Mark Iration : Ça devient de plus en plus important. Les sound systems ont commencé en Jamaïque avant de se développer en Angleterre. Et aujourd’hui, la culture a voyagé de l’Angleterre jusqu’en France et dans le reste de l’Europe.


« Si je devais construire un sound aujourd’hui en 2016, je ne le ferais pas. »


Mark, peut-on parler de ton autre projet musical Kitachi ?
Mark Iration : Oh vous connaissez ça ? Kitachi dort un peu en ce moment. Ça existe toujours, mais on fait une pause parce que la scène dub s’est envolée ces dernières années et je suis trop occupé avec Iration Steppas. On verra comment ça évolue, mais peut-être que mes enfants reprendront le flambeau de Kitachi. Qui sait. Kitachi est vraiment différent de ce qu’on fait avec Iration. Je travaille sur ce projet avec Dennis Rootikal, c’est lui mon partenaire musical ! On fait une sorte de trip-hop. On peut appeler ça trip-hop-dub ou trip-dub-hop ou hop-dub-trip (rires).
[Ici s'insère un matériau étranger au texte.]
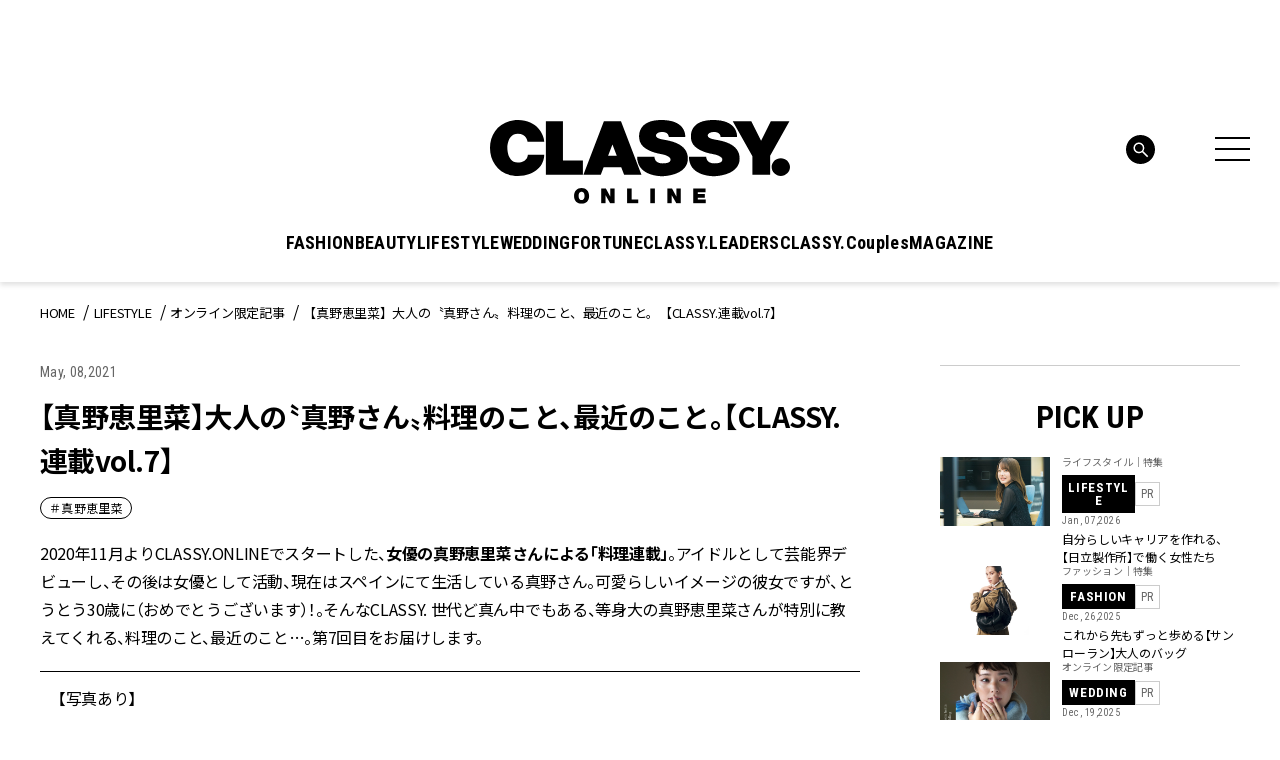

--- FILE ---
content_type: text/html; charset=utf-8
request_url: https://www.google.com/recaptcha/api2/aframe
body_size: 266
content:
<!DOCTYPE HTML><html><head><meta http-equiv="content-type" content="text/html; charset=UTF-8"></head><body><script nonce="B8UpvVTcbxeN4VPBdabr6w">/** Anti-fraud and anti-abuse applications only. See google.com/recaptcha */ try{var clients={'sodar':'https://pagead2.googlesyndication.com/pagead/sodar?'};window.addEventListener("message",function(a){try{if(a.source===window.parent){var b=JSON.parse(a.data);var c=clients[b['id']];if(c){var d=document.createElement('img');d.src=c+b['params']+'&rc='+(localStorage.getItem("rc::a")?sessionStorage.getItem("rc::b"):"");window.document.body.appendChild(d);sessionStorage.setItem("rc::e",parseInt(sessionStorage.getItem("rc::e")||0)+1);localStorage.setItem("rc::h",'1768791064609');}}}catch(b){}});window.parent.postMessage("_grecaptcha_ready", "*");}catch(b){}</script></body></html>

--- FILE ---
content_type: application/javascript; charset=utf-8
request_url: https://fundingchoicesmessages.google.com/f/AGSKWxV4N1zN4yDurw_ey9Zrm4dRfEj7PFm0nvlLPMRCdvwqBWrVeAXImoCseQXZ2sFvhGHBbIRcGA8ULs5HtXZSSiPKUNzFLvY2UtcxPhtM9NiGVKJxEqgL2wfah2eP8hp-Ww6UfzwCuw==?fccs=W251bGwsbnVsbCxudWxsLG51bGwsbnVsbCxudWxsLFsxNzY4NzkxMDYzLDY0ODAwMDAwMF0sbnVsbCxudWxsLG51bGwsW251bGwsWzcsOSw2XSxudWxsLDIsbnVsbCwiZW4iLG51bGwsbnVsbCxudWxsLG51bGwsbnVsbCwxXSwiaHR0cHM6Ly9jbGFzc3ktb25saW5lLmpwL2xpZmVzdHlsZS8xNDg3MTYvIixudWxsLFtbOCwiTTlsa3pVYVpEc2ciXSxbOSwiZW4tVVMiXSxbMTksIjIiXSxbMTcsIlswXSJdLFsyNCwiIl0sWzI5LCJmYWxzZSJdXV0
body_size: 212
content:
if (typeof __googlefc.fcKernelManager.run === 'function') {"use strict";this.default_ContributorServingResponseClientJs=this.default_ContributorServingResponseClientJs||{};(function(_){var window=this;
try{
var np=function(a){this.A=_.t(a)};_.u(np,_.J);var op=function(a){this.A=_.t(a)};_.u(op,_.J);op.prototype.getWhitelistStatus=function(){return _.F(this,2)};var pp=function(a){this.A=_.t(a)};_.u(pp,_.J);var qp=_.Zc(pp),rp=function(a,b,c){this.B=a;this.j=_.A(b,np,1);this.l=_.A(b,_.Nk,3);this.F=_.A(b,op,4);a=this.B.location.hostname;this.D=_.Dg(this.j,2)&&_.O(this.j,2)!==""?_.O(this.j,2):a;a=new _.Og(_.Ok(this.l));this.C=new _.bh(_.q.document,this.D,a);this.console=null;this.o=new _.jp(this.B,c,a)};
rp.prototype.run=function(){if(_.O(this.j,3)){var a=this.C,b=_.O(this.j,3),c=_.dh(a),d=new _.Ug;b=_.fg(d,1,b);c=_.C(c,1,b);_.hh(a,c)}else _.eh(this.C,"FCNEC");_.lp(this.o,_.A(this.l,_.Ae,1),this.l.getDefaultConsentRevocationText(),this.l.getDefaultConsentRevocationCloseText(),this.l.getDefaultConsentRevocationAttestationText(),this.D);_.mp(this.o,_.F(this.F,1),this.F.getWhitelistStatus());var e;a=(e=this.B.googlefc)==null?void 0:e.__executeManualDeployment;a!==void 0&&typeof a==="function"&&_.Qo(this.o.G,
"manualDeploymentApi")};var sp=function(){};sp.prototype.run=function(a,b,c){var d;return _.v(function(e){d=qp(b);(new rp(a,d,c)).run();return e.return({})})};_.Rk(7,new sp);
}catch(e){_._DumpException(e)}
}).call(this,this.default_ContributorServingResponseClientJs);
// Google Inc.

//# sourceURL=/_/mss/boq-content-ads-contributor/_/js/k=boq-content-ads-contributor.ContributorServingResponseClientJs.en_US.M9lkzUaZDsg.es5.O/d=1/exm=ad_blocking_detection_executable,kernel_loader,loader_js_executable,web_iab_tcf_v2_signal_executable/ed=1/rs=AJlcJMzanTQvnnVdXXtZinnKRQ21NfsPog/m=cookie_refresh_executable
__googlefc.fcKernelManager.run('\x5b\x5b\x5b7,\x22\x5b\x5bnull,\\\x22classy-online.jp\\\x22,\\\x22AKsRol8YPZ7VPPAxxd-m-5qWcbWgGL32iD6aSdjh-YymWcEgvvTvss35hIBS9GAznSuERW44TLShfDPE2FmCoOEVppkgxohUSJqcjgMuoHz4aJ2YY0am_4KmVplBnG6aP99oRc6MHJRFayD2Kyl4zh3MVj407DFCRw\\\\u003d\\\\u003d\\\x22\x5d,null,\x5b\x5bnull,null,null,\\\x22https:\/\/fundingchoicesmessages.google.com\/f\/AGSKWxVKyflF9I5COIpZXvlhZiQ-BgwftmdlkuCU7nm9R1jNdNbXtQUBcVospYx1MqRmCZ1WDpTY_m1QulpQpLRtXIV5hoFG1_N0hVv_3HmJqNa8VSsO0nDxss4ANeSlGcww0N7RZaQ_Gw\\\\u003d\\\\u003d\\\x22\x5d,null,null,\x5bnull,null,null,\\\x22https:\/\/fundingchoicesmessages.google.com\/el\/AGSKWxUTOIXePjTTs7lrHX4QajZ8Ov01vNorHHZtE7Gq9rL-6x5TXeGoLUvkcq38EaFVS7I6FoWrg7qbJu8kknxP8efRWi3QbhTm--hFv5MVrhJyV779zBzTCRhvWw8CkXdqnpAmnWjztg\\\\u003d\\\\u003d\\\x22\x5d,null,\x5bnull,\x5b7,9,6\x5d,null,2,null,\\\x22en\\\x22,null,null,null,null,null,1\x5d,null,\\\x22Privacy and cookie settings\\\x22,\\\x22Close\\\x22,null,null,null,\\\x22Managed by Google. Complies with IAB TCF. CMP ID: 300\\\x22\x5d,\x5b3,1\x5d\x5d\x22\x5d\x5d,\x5bnull,null,null,\x22https:\/\/fundingchoicesmessages.google.com\/f\/AGSKWxV1GTWvrVlQ7ZYsunnruQO-4WJcRJJZa5qUHefGDg2ik5PJbplpStDgUjfXYFdMUOqJCxaEdW7Gt7BmHTOfOOGwRDoECic57uTN3-yb_Lrh5U14WSSGPFzSv2oxjt9RS-WG1PRVQg\\u003d\\u003d\x22\x5d\x5d');}

--- FILE ---
content_type: application/javascript; charset=utf-8
request_url: https://fundingchoicesmessages.google.com/f/AGSKWxUgAB8Pan5Rw9iS2RwLPBV41BDrz_ue_QJ399w4OviIsMQrMpmJlcFmWMd7ZeHN1_Ev7n6-e6SIxXYqDUK2UqSbk5GL6htQHNbxzM2Bmc7iF1VO-vnXDJ89t2GL1WsBm7VBx4317a_5jyBmYsfQh2bVGWyczxoWlAKZ9ywPl9HMA-4LwHmI7Q6pPANL/_/globalad./tinlads.-fleshlight2./cubead./your-ad.
body_size: -1290
content:
window['6c1b0d15-e816-4e7f-b09b-2cb3482f9bd1'] = true;

--- FILE ---
content_type: image/svg+xml
request_url: https://classy-online.jp/wp-content/themes/classy_2024/assets/img/common/icon_youtube_wh.svg
body_size: 165
content:
<svg width="30" height="21" fill="none" xmlns="http://www.w3.org/2000/svg"><path d="M29.171 3.73a3.624 3.624 0 00-2.558-2.559C24.357.566 15.307.566 15.307.566S6.257.566 4 1.171A3.624 3.624 0 001.443 3.73C.838 5.986.838 10.695.838 10.695s0 4.71.605 6.966A3.624 3.624 0 004 20.219c2.256.605 11.306.605 11.306.605s9.05 0 11.306-.605a3.624 3.624 0 002.558-2.558c.605-2.256.605-6.966.605-6.966s0-4.707-.605-6.965zM12.413 15.038V6.355l7.518 4.34-7.519 4.343z" fill="#fff"/></svg>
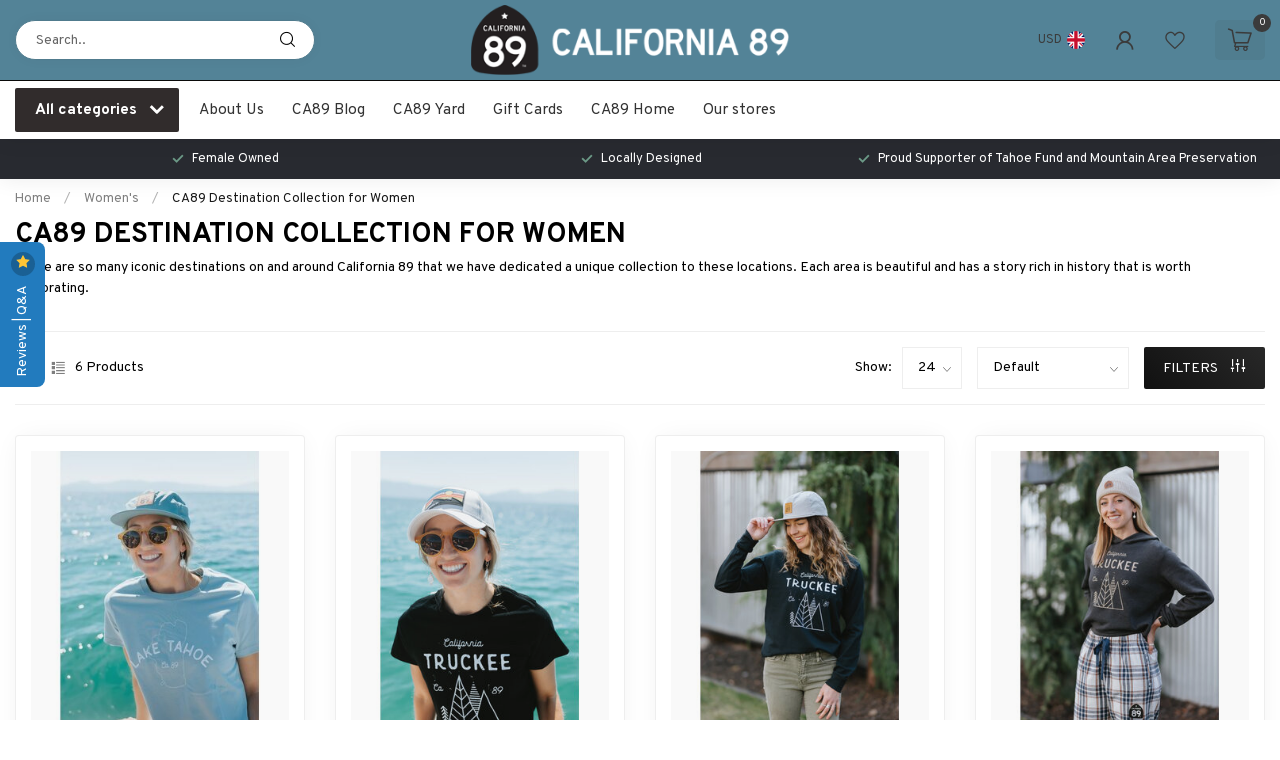

--- FILE ---
content_type: text/css; charset=UTF-8
request_url: https://cdn.shoplightspeed.com/shops/627491/themes/18563/assets/custom.css?20260112223558
body_size: 1598
content:
/* 20260112223128 - v2 */
.gui,
.gui-block-linklist li a {
  color: #666666;
}

.gui-page-title,
.gui a.gui-bold,
.gui-block-subtitle,
.gui-table thead tr th,
.gui ul.gui-products li .gui-products-title a,
.gui-form label,
.gui-block-title.gui-dark strong,
.gui-block-title.gui-dark strong a,
.gui-content-subtitle {
  color: #000000;
}

.gui-block-inner strong {
  color: #848484;
}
On fait cette musique car on aime aussi le hip-hop et la soul. Quand on a commencé on a eu beaucoup de succès. Iration Steppas était beaucoup plus underground que Kitachi. Mais j’ai toujours préféré privilégier mes activités underground. Je ne veux pas trop m’engager sur la voie de la musique commerciale et mainstream, c’est pour ça que je freine un peu sur Kitachi.



Tu as donc beaucoup d’influences musicales ?
Mark Iration : Oui ! J’adore la soul. J’aime Michael Jackson, James Brown, Al Green, Stevie Wonder. J’aime la bonne musique. La musique est un message. Comme Bob Marley le dit, quand la musique te frappe, tu n’as pas mal. Il ne faut pas se restreindre au dub, ça ne fonctionne pas comme ça. De toute façon, tous les chanteurs, musiciens et artistes aiment plusieurs styles de musique. Si quelqu’un te dit qu’il n’est que dans le dub, je suis sûr qu’il ment.